REQUIRED ACTION A:
Decide whether each statement below agrees with the passage on Republican primaries. Answer yes or no for each, and quote the words of the passage that settle it.
(i) Bush won nearly two-thirds of the vote in 2000.
(ii) McCain lost substantial portions of the base to Huckabee and Romney.
(iii) McCain and Romney both made social issues central to their campaigns.
REQUIRED ACTION B: Reproduce part of the passage on Republican primaries word for word. Begin at the words "With GW Bush's" and stop after "P-Marlowe's proposed laws.)".

SOURCE EXTRACT:
And you have just highlighted the problem with the current primary election process.

With GW Bush's judicial appointments, conservatism was near the end of a long few decades of shaping the SCOTUS in a conservative direction. (So, of course, Obama isn't voting for P-Marlowe's proposed laws.)

The time was ripe in 2008 for a hugely significant exit from the Scotus that would make possible a 5-4 majority with Kennedy a ringer that would occasionally make votes 6-3. That election was the culmination of decades of preparing the ground.

It was a totally fractured republican party that nominated John McCain, with McCain losing substantial portions of the base to Huckabee and Romney. In contrast with GWBush who had won nearly 2/3rd of the vote in 2000, and who had taken all states except one, we had in 2008 McCain getting roughly 48% of the base. (Romney this year got only 52%)

This says to me that Bush was a consensus while McCain and Romney were tainted by some great divisiveness (squishy moderates?).

2008 and 2012 were also similar in that they held promise of finally turning the Scotus in a 5-4 conservative direction.

What fractured the base? What led to consensus giving way to a 50/50 split? What made it possible for 2 of the potential Scotus seats to be filled between 2008-2012 with radical liberals? I'd say a large portion of the answer was that both McCain and Romney were perceived to be moderate-liberal. They both shied away from social issues, and they both were disengaged from actually fighting for a victory.

DATA PROVIDED:
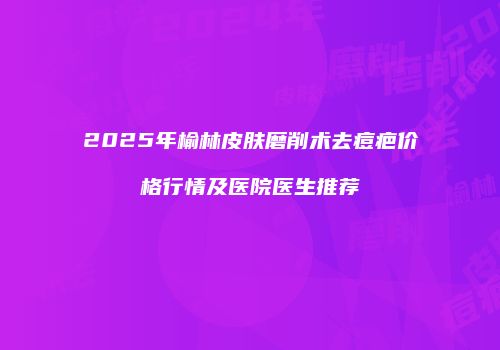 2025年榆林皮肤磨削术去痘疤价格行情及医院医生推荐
--
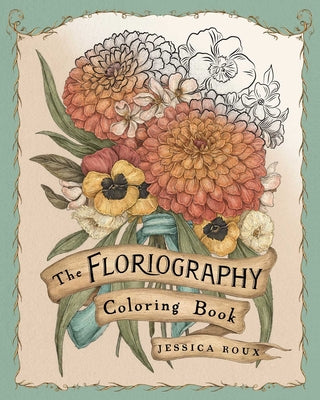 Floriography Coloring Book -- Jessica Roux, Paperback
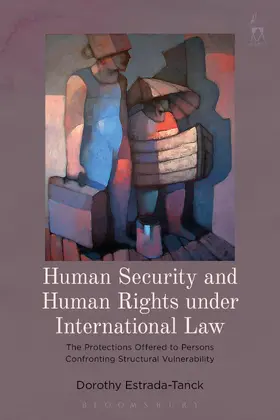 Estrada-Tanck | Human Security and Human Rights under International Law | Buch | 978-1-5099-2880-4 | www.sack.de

EXERCISE RESULT A:
(i) Yes: "GWBush who had won nearly 2/3rd of the vote in 2000"
(ii) Yes: "with McCain losing substantial portions of the base to Huckabee and Romney"
(iii) No: "They both shied away from social issues"

EXERCISE RESULT B:
With GW Bush's judicial appointments, conservatism was near the end of a long few decades of shaping the SCOTUS in a conservative direction. (So, of course, Obama isn't voting for P-Marlowe's proposed laws.)